WRITTEN REQUEST:
Could the lines from the one with "How far from the photograph's" through the end of the listing be restated exactly, with nothing else included?

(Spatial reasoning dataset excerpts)
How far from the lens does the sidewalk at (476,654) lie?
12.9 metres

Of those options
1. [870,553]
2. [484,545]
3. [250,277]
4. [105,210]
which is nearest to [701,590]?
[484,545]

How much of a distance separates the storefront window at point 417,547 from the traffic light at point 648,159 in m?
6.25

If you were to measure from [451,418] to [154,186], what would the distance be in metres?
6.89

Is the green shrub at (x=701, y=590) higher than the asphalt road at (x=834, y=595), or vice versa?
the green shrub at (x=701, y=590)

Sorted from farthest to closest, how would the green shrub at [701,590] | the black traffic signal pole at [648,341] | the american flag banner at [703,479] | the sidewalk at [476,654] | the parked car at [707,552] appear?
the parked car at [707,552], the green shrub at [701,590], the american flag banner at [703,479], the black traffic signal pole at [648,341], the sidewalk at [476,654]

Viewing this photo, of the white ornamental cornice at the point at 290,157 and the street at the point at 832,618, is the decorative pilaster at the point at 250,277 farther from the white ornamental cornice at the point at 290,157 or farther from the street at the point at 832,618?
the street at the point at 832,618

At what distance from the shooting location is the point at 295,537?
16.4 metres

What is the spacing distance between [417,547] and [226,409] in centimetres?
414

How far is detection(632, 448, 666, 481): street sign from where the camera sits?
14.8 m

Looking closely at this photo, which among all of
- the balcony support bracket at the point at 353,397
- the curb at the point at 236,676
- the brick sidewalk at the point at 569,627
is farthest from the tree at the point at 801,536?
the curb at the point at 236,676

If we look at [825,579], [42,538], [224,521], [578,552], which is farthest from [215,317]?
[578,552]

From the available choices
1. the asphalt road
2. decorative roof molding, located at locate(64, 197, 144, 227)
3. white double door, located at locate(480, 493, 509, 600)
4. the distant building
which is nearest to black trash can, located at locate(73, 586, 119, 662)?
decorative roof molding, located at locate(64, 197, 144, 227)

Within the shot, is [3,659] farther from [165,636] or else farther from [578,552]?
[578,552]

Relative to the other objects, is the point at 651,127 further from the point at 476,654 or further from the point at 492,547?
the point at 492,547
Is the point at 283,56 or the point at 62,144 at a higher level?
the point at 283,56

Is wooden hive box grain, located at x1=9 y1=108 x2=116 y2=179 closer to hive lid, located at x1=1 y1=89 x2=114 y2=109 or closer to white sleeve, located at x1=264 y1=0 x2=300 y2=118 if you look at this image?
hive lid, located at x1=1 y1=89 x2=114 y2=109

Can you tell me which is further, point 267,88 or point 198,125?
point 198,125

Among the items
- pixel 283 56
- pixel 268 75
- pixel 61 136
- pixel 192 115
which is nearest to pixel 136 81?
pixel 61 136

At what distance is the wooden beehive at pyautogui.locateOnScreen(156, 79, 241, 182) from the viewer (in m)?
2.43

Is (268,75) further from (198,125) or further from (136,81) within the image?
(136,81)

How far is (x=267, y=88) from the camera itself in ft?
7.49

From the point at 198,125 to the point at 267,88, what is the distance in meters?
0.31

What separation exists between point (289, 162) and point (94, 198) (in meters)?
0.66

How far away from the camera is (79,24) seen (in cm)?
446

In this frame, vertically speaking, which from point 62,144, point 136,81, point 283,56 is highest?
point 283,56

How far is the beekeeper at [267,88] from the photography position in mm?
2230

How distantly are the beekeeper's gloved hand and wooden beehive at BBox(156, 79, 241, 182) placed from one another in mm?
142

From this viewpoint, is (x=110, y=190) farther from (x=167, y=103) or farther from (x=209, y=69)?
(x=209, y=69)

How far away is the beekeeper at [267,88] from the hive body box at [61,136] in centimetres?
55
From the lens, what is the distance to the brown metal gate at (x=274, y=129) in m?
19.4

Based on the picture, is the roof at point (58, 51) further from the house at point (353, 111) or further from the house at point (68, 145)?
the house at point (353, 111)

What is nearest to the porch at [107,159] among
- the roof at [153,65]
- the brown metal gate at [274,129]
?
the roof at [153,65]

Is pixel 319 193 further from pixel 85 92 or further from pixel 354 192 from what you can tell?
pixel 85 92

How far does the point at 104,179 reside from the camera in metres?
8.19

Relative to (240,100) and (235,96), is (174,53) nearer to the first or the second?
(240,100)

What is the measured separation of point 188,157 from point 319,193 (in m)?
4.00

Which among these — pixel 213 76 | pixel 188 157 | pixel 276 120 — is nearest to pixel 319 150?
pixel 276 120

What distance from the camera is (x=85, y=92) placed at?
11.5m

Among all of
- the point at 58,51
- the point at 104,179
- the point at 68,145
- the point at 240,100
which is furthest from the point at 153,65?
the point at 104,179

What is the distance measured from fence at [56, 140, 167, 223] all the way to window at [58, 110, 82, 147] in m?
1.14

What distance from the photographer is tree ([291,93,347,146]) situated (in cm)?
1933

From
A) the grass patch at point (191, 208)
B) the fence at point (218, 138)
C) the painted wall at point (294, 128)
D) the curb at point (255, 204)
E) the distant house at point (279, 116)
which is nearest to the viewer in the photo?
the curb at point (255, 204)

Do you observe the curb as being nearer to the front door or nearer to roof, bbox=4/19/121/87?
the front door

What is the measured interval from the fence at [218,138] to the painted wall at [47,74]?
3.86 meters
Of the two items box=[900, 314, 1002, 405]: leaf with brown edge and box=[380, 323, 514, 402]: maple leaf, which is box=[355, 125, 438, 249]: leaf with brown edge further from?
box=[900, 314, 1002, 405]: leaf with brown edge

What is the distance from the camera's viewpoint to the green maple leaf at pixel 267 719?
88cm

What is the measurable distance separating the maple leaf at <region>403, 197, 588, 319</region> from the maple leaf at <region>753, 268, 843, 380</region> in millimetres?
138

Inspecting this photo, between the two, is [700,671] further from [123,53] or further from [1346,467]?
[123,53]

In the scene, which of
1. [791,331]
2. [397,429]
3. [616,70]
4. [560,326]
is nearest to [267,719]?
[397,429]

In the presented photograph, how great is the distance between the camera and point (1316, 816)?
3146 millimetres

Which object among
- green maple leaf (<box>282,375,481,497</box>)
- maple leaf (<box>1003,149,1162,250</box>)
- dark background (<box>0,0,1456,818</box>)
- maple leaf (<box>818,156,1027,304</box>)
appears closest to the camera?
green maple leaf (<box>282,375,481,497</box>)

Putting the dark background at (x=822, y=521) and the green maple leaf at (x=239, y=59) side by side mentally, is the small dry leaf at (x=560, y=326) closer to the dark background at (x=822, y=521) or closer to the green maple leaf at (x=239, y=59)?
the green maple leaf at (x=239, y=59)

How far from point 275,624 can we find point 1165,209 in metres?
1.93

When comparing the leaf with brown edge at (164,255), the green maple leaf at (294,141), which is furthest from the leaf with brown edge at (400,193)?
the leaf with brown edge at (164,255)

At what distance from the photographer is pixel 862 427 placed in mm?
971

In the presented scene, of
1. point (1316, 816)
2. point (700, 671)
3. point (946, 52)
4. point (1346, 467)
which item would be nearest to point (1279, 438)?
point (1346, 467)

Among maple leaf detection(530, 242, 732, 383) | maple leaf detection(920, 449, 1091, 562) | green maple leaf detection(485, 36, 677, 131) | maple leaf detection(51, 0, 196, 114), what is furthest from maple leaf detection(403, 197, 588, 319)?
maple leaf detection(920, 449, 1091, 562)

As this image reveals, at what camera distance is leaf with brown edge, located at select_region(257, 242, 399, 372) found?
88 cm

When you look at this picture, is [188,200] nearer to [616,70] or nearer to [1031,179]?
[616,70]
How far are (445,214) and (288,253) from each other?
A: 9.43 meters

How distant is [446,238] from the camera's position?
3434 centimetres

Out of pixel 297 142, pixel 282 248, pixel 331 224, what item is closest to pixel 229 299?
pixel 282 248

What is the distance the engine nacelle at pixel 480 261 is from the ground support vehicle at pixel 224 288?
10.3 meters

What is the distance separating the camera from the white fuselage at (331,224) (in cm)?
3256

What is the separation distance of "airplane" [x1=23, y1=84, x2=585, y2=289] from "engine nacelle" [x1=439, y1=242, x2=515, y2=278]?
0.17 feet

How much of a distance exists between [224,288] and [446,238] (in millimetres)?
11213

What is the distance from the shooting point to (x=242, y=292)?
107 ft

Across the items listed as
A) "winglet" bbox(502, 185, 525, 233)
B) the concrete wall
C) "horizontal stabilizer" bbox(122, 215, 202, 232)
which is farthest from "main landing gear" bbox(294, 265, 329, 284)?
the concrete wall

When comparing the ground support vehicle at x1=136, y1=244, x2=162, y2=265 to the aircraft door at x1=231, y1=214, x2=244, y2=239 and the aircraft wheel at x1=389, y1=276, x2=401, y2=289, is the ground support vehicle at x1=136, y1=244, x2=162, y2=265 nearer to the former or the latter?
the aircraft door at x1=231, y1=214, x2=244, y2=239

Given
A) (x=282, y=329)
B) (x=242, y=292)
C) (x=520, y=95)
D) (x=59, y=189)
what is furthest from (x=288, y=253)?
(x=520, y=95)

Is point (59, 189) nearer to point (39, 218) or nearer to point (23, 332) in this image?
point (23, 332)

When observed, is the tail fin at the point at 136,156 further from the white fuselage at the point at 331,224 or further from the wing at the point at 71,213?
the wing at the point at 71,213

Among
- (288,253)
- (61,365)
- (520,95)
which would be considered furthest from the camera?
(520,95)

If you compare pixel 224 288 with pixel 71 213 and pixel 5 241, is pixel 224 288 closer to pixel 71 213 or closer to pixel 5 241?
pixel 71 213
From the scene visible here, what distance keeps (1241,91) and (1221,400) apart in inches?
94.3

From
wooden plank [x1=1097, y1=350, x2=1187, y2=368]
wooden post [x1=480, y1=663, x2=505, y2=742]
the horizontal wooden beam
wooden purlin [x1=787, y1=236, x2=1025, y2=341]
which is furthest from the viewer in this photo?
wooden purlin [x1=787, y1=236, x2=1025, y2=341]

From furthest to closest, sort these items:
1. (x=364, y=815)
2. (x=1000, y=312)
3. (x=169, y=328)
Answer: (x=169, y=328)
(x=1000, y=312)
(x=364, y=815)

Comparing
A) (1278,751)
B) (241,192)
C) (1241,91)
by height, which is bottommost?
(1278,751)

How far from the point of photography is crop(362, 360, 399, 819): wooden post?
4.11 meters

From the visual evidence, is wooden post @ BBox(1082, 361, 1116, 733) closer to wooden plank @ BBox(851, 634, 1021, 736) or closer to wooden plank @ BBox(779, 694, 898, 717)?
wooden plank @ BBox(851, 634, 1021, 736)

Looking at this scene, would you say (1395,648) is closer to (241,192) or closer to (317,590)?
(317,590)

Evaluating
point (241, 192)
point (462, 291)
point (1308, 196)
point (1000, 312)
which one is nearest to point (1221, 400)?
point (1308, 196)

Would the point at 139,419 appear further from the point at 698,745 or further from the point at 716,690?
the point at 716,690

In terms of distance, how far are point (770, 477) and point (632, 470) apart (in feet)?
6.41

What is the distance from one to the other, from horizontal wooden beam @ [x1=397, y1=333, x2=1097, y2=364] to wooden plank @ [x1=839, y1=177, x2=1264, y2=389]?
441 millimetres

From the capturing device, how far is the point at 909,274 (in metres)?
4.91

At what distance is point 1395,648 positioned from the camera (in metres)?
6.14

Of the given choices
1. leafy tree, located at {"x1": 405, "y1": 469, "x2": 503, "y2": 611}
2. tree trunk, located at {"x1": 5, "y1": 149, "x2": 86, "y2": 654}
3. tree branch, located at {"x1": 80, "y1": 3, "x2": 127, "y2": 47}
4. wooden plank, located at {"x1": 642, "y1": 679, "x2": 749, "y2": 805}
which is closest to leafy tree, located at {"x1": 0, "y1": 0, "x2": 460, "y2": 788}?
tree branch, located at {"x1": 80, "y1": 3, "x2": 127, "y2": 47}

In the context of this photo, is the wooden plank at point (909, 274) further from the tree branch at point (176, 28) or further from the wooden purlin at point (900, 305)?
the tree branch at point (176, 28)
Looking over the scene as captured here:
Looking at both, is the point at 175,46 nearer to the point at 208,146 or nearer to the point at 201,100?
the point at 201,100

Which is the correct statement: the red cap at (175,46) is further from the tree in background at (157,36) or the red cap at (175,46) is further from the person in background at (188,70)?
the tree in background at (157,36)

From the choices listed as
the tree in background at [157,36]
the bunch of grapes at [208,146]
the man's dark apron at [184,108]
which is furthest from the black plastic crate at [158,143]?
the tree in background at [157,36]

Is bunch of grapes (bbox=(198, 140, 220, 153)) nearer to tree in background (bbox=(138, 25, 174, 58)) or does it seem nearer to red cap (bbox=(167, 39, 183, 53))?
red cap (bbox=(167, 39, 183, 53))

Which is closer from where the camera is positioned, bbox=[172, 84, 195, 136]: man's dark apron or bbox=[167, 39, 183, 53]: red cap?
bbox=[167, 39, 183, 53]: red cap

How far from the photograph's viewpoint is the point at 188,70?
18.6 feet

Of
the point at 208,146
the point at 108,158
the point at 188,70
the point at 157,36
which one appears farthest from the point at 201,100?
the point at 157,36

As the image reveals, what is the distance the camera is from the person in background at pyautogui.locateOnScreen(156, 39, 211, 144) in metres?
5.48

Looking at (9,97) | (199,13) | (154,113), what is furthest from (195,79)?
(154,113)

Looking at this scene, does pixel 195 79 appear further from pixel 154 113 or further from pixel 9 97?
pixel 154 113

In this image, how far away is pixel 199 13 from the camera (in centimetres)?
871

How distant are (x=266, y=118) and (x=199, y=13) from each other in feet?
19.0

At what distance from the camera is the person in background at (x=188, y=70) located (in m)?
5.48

ANSWER BELOW:
How far from the photograph's viewpoint is the point at 188,70?
18.6 feet

Of
the point at 208,146
the point at 108,158
the point at 188,70
the point at 157,36
which one appears farthest from the point at 201,100?
the point at 157,36

As the image reveals, what is the distance the camera is from the person in background at pyautogui.locateOnScreen(156, 39, 211, 144) in metres?
5.48

Looking at (9,97) | (199,13) | (154,113), what is furthest from (195,79)?
(154,113)

Looking at this scene, does pixel 195 79 appear further from pixel 154 113 or further from pixel 9 97?
pixel 154 113

In this image, how far away is pixel 199 13 from the camera (in centimetres)?
871

How distant are (x=266, y=118) and (x=199, y=13) from each other in feet?
19.0

At what distance from the camera is the person in background at (x=188, y=70) located (in m)?
5.48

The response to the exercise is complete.